#### Text shown:

Ryan Adams loves to hear what people say when they view his NASA photographs, which range from images of the moon’s surface to a rare color photo of Mars.

“It’s just hearing the stories they have if they were living during that time,” says Adams, 34. “Someone came in the other day, his father had taken him to go see the launch for Apollo 15. He said, ‘We were four miles away, and I could feel the concussion of the rocket in my chest.’

“It’s hard to imagine seeing a rocket that large,” says Adams. “It’s crazy — that it would burn 20 tons of fuel a second.”

Photos from Adams’ collection are on view in “Edge of Space: Apollo 11, Orbiter, and Viking I,” the debut show at the new Shift + Gallery inside Edge Alley at 600 Monroe.

All the images are vintage photographs. “Vintage photography just means that it was printed at the time it was taken,” Adams says. The photographs “aren’t photos that have been reprinted. These are actual photos from NASA that are stamped ‘NASA’ on the back.”

#### Instructions for the task:
Return, word for word, everything in the article about the NASA photograph exhibit from "Photos from Adams’" down to "at 600 Monroe.".

#### Exercise data:
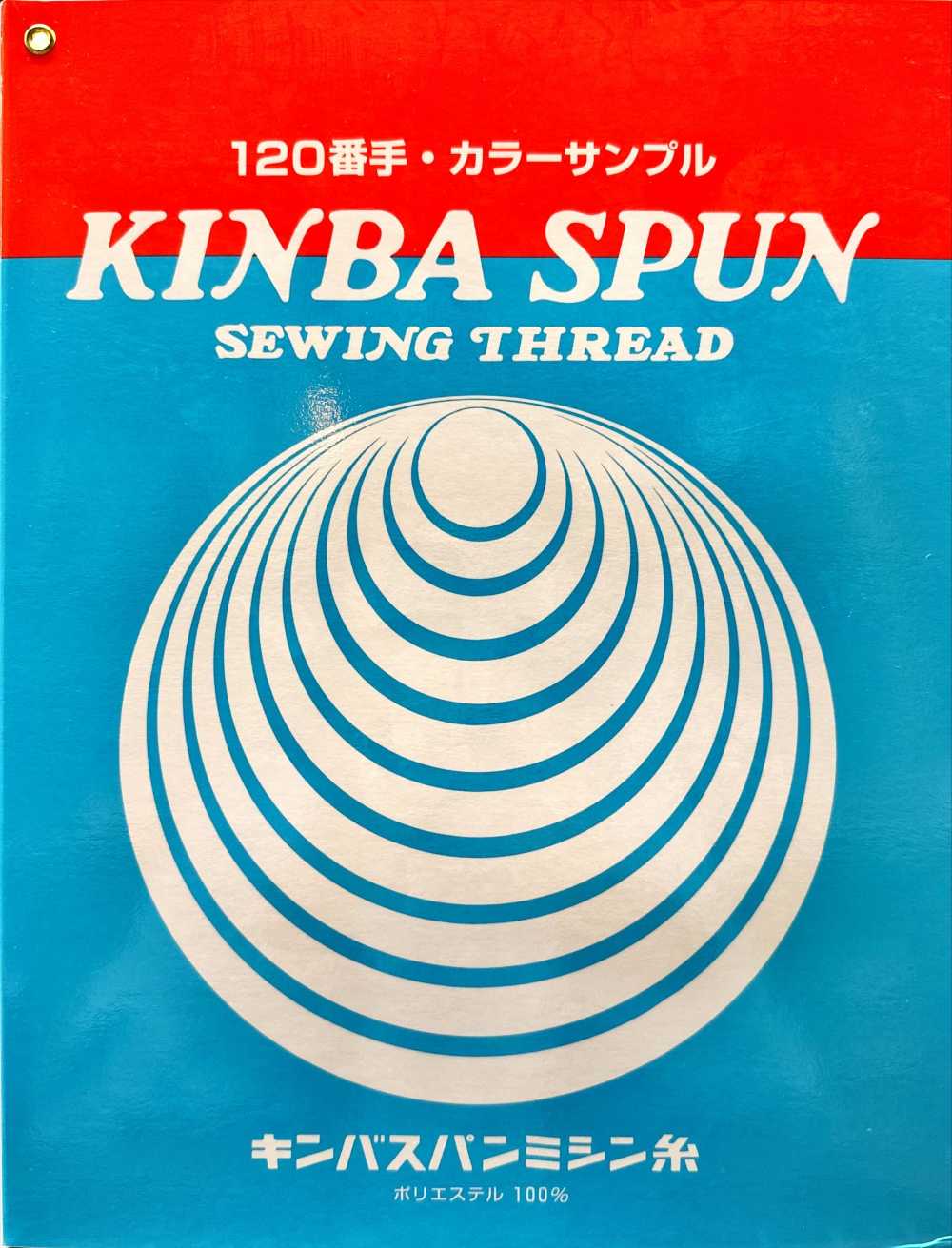 KINBA-SPUN-SAMPLE-2 Kimba Span支樣卡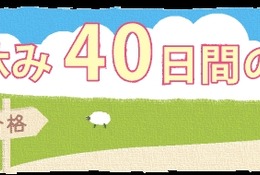 【大学受験2027】河合塾、夏休み40日間の学習ポイントを公開 画像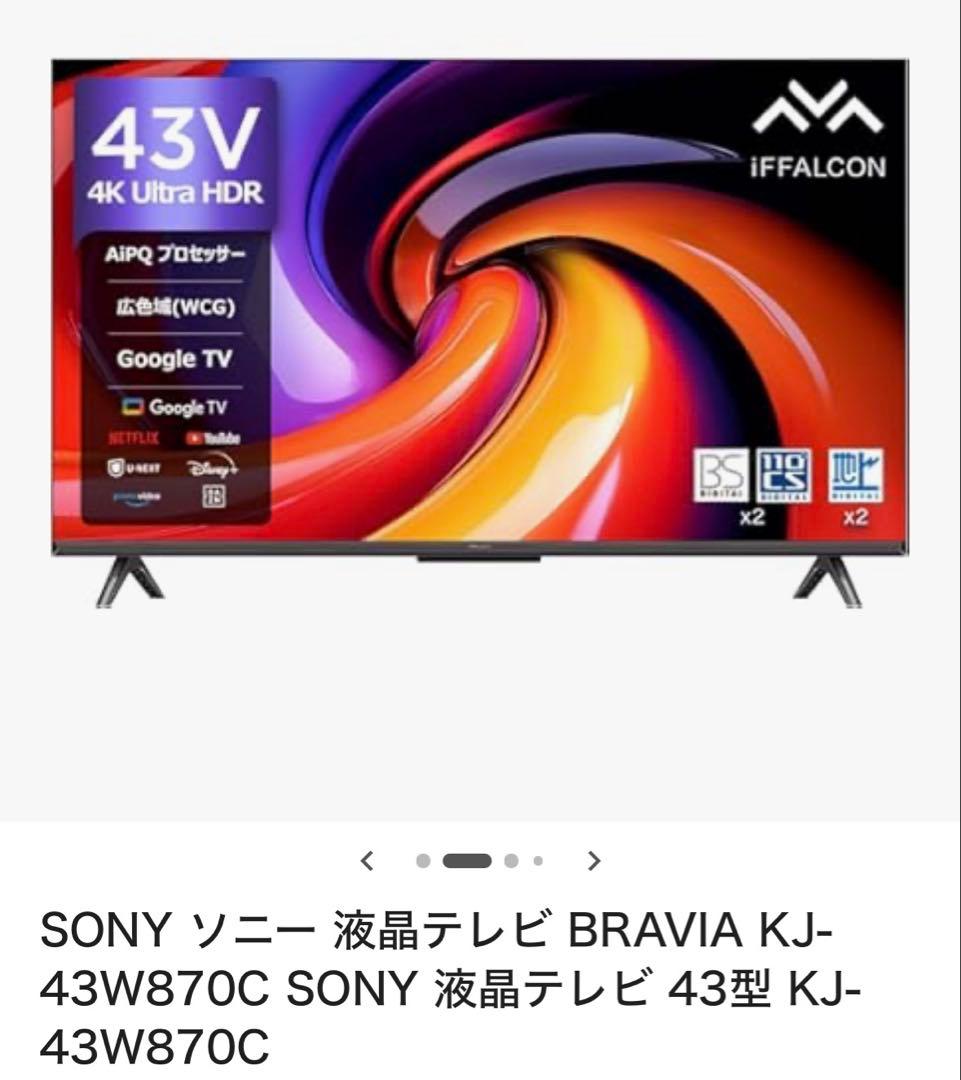 【最終値下げ】SONY 液晶テレビ 43 インチ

#### Expected answer:
Photos from Adams’ collection are on view in “Edge of Space: Apollo 11, Orbiter, and Viking I,” the debut show at the new Shift + Gallery inside Edge Alley at 600 Monroe.